In its Decision, the Board denied Petitioner’s request for inter partes review of claims 1-6 of U.S. Patent No. 5,505,419. The ’419 patent relates to a hanger for suspending a light fixture.
The Board began by reviewing the proceedings in a prior ex parte reexamination concerning the challenged claims. The request for ex parte reexamination, which was filed on behalf of Petitioner, alleged that the challenged claims were unpatentable as obvious over the Gabrius ’339 patent and one or more of Kent, Kusner, Wenman, Hickey, and Chan. The USPTO conducted the ex parte reexamination and confirmed the patentability of the claims. “[I]n the Notice of Intent to Issue a Reexamination Certificate, the Examiner found that none of the prior art references taught an aperture in a stiffener rib to facilitate shortening an arm, and that there was no suggestion to place an aperture in a stiffener rib for facilitation of shortening the arm.”
In this proceeding, Petitioner alleges that the challenged claims are obvious over: (1) Budnick and Cassidy, (2) Budnick and Canham, (3) Budnick and Wenman, and (4) Budnick and Kusmer.

LISTED ENTRIES
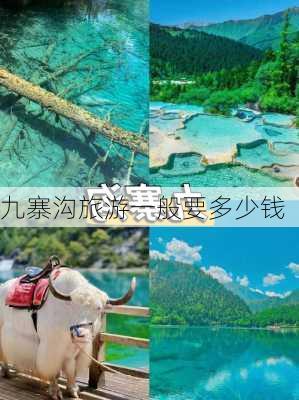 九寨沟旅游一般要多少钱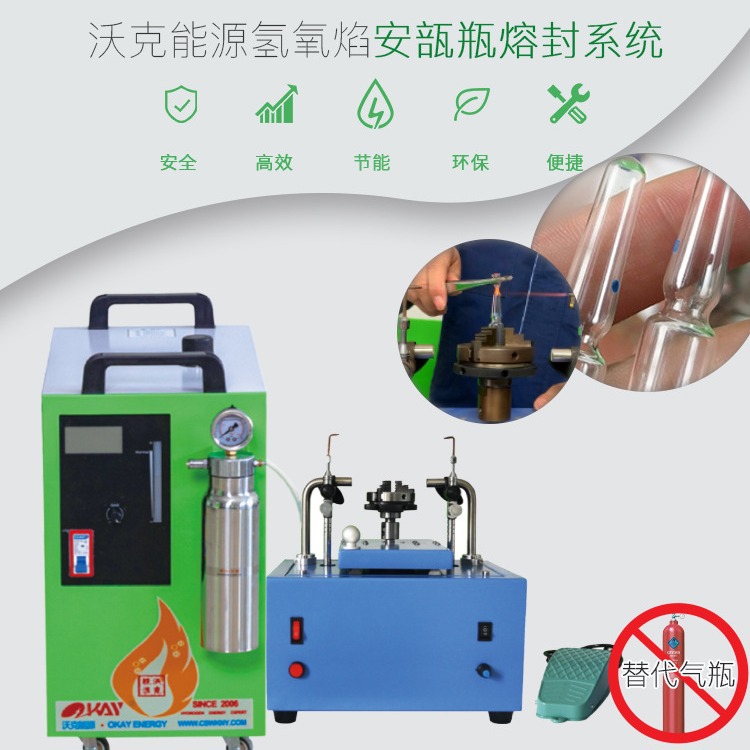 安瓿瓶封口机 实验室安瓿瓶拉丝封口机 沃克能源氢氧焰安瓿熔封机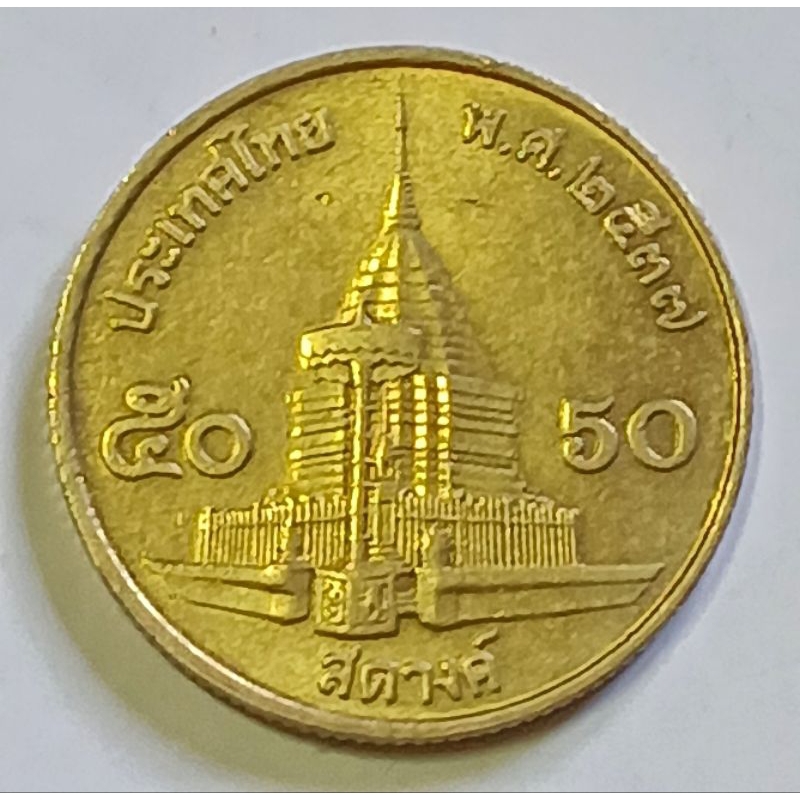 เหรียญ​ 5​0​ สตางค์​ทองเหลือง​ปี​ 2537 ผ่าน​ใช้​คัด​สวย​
* * *
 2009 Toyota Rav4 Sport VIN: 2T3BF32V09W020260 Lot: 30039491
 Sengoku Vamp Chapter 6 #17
...
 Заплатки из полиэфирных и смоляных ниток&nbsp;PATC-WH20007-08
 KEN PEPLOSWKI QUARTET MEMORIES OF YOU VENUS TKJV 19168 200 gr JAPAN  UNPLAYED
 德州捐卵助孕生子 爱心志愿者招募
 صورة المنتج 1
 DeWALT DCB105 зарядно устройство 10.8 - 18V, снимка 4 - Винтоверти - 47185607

PARTS OF THE EXERCISE
**A)** Copy the Board decision text from "In its Decision, the" up to and including "a light fixture.".
**B)** According to the Board decision text, what does the ’419 patent relate to?
**C)** In the Board decision text, which references does Petitioner combine with Budnick in its obviousness allegations in this proceeding?

RESPONSES BY TASK
**A)**
In its Decision, the Board denied Petitioner’s request for inter partes review of claims 1-6 of U.S. Patent No. 5,505,419. The ’419 patent relates to a hanger for suspending a light fixture.

**B)** A hanger for suspending a light fixture.

**C)** Cassidy, Canham, Wenman, Kusmer